Aqui, soma-se a falta de uma conjuntura que incentive a produção roqueira, como aconteceu nos anos 1980 (quando o Brasil saía às ruas para pedir eleições diretas e o fim da ditadura e encontrava nas guitarras um símbolo de revolta) e 1990 (quando bandas como Raimundos e Nação Zumbi mostraram que o gênero podia se misturar com as coisas locais). Sem uma mola propulsora, o rock minguou.
– A partir dos anos 2000, se vê uma pulverização maior das cenas. Talvez por isso não se tenha mais movimentos tão claros. O rock perde o poder de mobilização e articulação de discurso – explica Eduardo Vicente, professor da Escola de Comunicações e Artes da Universidade de São Paulo (USP) e autor do livro Da Vitrola ao iPod.
Como símbolo, é inevitável que o gênero também perca força. Se antes o sonho de qualquer adolescente rebelde era comprar uma guitarra ou imitar Joey Ramone, hoje as coisas mudaram.
– Quem quer mudar o mundo vai trabalhar com ativismo digital, e quem quer pegar mulher faz sertanejo universitário – brinca Ricardo Alexandre.
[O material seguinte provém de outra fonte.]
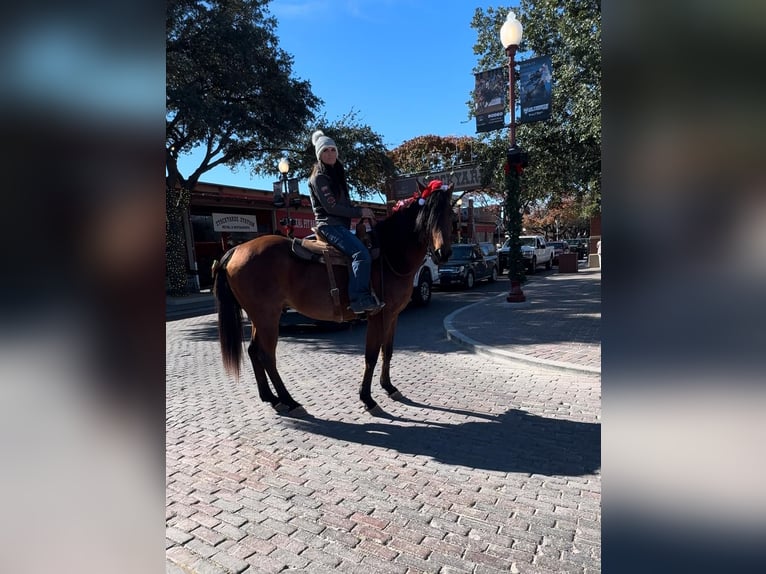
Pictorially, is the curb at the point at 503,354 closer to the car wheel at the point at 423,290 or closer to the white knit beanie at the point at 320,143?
the car wheel at the point at 423,290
O problema em sepultar o rock é que ele pode voltar das cinzas. Ainda é cedo para decretar a morte de um gênero que há pelo menos 60 anos dita comportamento e cria ídolos. Para o crítico Juarez Fonseca, é mais sensato falar em transformação:
– Não temos o distanciamento suficiente para analisar as revoluções causadas pelas redes sociais. Acho melhor falar que estamos em inflexão.